But trusteth well, I am a Southern man,
I can not geste—rum, ram, ruf—by lettre.
And most of the poems in the alliterative revival belong to the north and to the northwest Midlands. While one of the most important—Piers Plowman—has its origin in the west Midlands, we may think of the alliterative revival as occurring in the north and more particularly the northwest of England.
Three of the earliest poems in the revival, Alexander A, Alexander B, and William of Palerne, have already been discussed in the chapters on the romance. There we have likewise treated other later romances in alliterative verse, such as The Wars of Alexander, The Destruction of Troy, the Morte Arthure, and the religious romance The Destruction of Jerusalem. It is not practicable to include them again here, where as part of the alliterative movement they would be fully entitled to a place. (NOTE 1) We shall have to be content with this brief reference, and confine ourselves in this and the following chapter to the other classes of alliterative poetry. In the present chapter we shall treat the works of the Pearl poet and one or two poems in some ways related to his. In the chapter which follows we shall consider a group of poems concerned with social and ethical questions, of which the most important is the great social document Piers Plowman.
NOTE 1: See above, pp. 182 ff. On the later alliterative movement in Scotland see Sir William Craigie, "The Scottish Alliterative Poems," Proc. Brit. Acad. xxviii (1942): 217-236.
The Pearl Poet
Of the many unique manuscripts gathered together in the seventeenth century by the famous antiquary Sir Robert Cotton, among which are the Beowulf codex, the two texts of Layamon's Brut, the Ludus Coventriae and others less famous, one is a modest quarto volume known as Nero A. X. (NOTE 2). The contents consist of four alliterative poems in a hand of the end of the fourteenth century. Acoompanying the text are twelve illustrations of quite crude workmanship depicing episodes in some of the poems. None of the texts is accompanied by any title, but they have been named, in the order of their occurrence in the manuscript, the Pearl, Purity (or Cleanness), Patience, and Sir Gawain and the Green Knight.
NOTE 2. It is reproduced in facsimile in EETS, 162 [Early English Text Society series].
The Pearl (NOTE 3) is not only first in the manuscript but shares with the Gawain the first place in the interest of modern readers. In a hundred stanzas of twelve lines each (NOTE 4), ingeniously linked in groups of five by repetition and a refrain, the poet tells how a lovely pearl, smooth and white, slipped from his hands into the grass and was lost in the ground. In his grief he often visits the spot which covers his pearl, and one August day, lulled by the fragance of herbs and flowers, he falls asleep on the little mound. There as he slumbers he dreams that he is in another world, a world of crystal cliffs, bright woods, and strands pebbled with precious stones. Such sights make him forget his grief, and he wanders about in sheer delight. Finally he comes upon a stream, clear and sparkling, beyond which he thinks must be Paradise. It is backed by a crystal cliff, at the foot of which sits a child—
A gracious maiden full debonaire;
Glistening white was her robe:
I knew her well; I had seen her before.

_Given material:_
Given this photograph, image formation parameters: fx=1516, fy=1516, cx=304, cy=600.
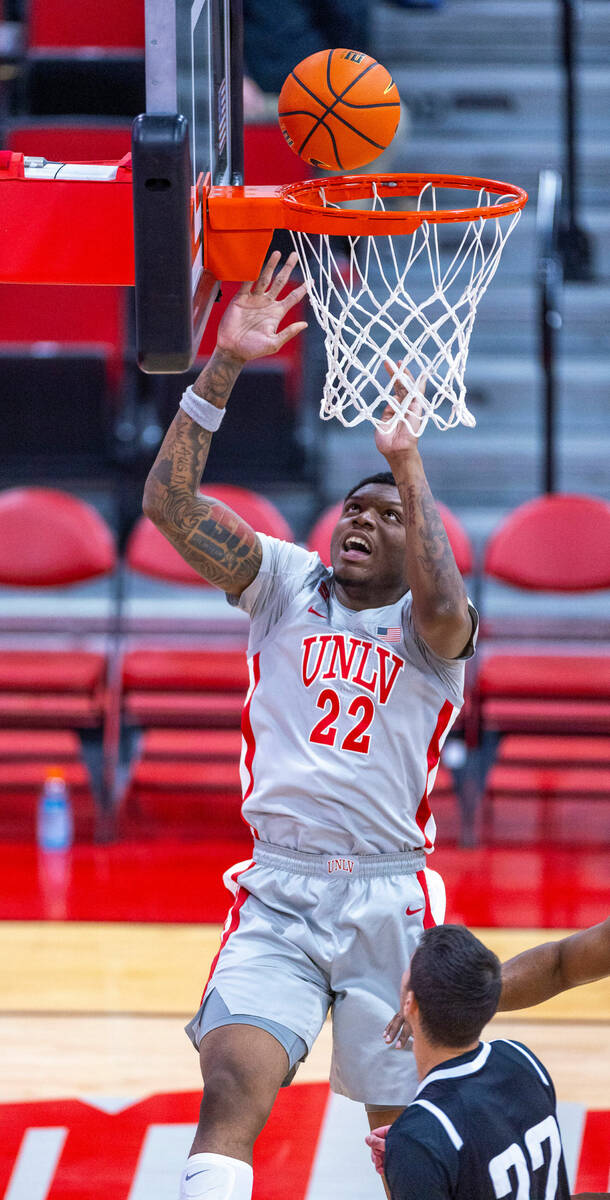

_Task requirements:_
• A. From the excerpt on Middle English alliterative poetry, set down the passage between "And most of" and "northwest of England.", inclusive.
• B. According to the excerpt on Middle English alliterative poetry, how many stanzas make up the Pearl, and how many lines does each stanza have?
• C. Write what comes next in the excerpt on Middle English alliterative poetry, picking up after its final line.

_Results by task:_
• A.
And most of the poems in the alliterative revival belong to the north and to the northwest Midlands. While one of the most important—Piers Plowman—has its origin in the west Midlands, we may think of the alliterative revival as occurring in the north and more particularly the northwest of England.

• B. A hundred stanzas, each of twelve lines.

• C.
NOTE 3. Edited by Richard Morris (2ed, 1869; EETS, I). Sir Israel Gollancz (1891; 1921) and Charles C. Osgood (1906; Belles-Lettres Ser.). A translation is included in Gollancz's edition, and there are modern renderings by G. G. Coulton (1907), Osgood (1907), Sophe Jewett (1908), and Stanley P. Chase (1932).
NOTE 4. The rime scheme is abababab bcbc. There are 101 stanzas, but one is considered spurious or was canceled by the author.
The longer he looks at her the better he knows her. He has an impulse to call her, but seeing her in so strange a place deters him. She is spotless, and her dress is trimmed profusely with pearls. She wears a crown, from beneath which her hair falls loosely on her shoulders. No tongue could fittingly describe the sight:
So clean was it and clear and pure,
That precious pearl where it was set.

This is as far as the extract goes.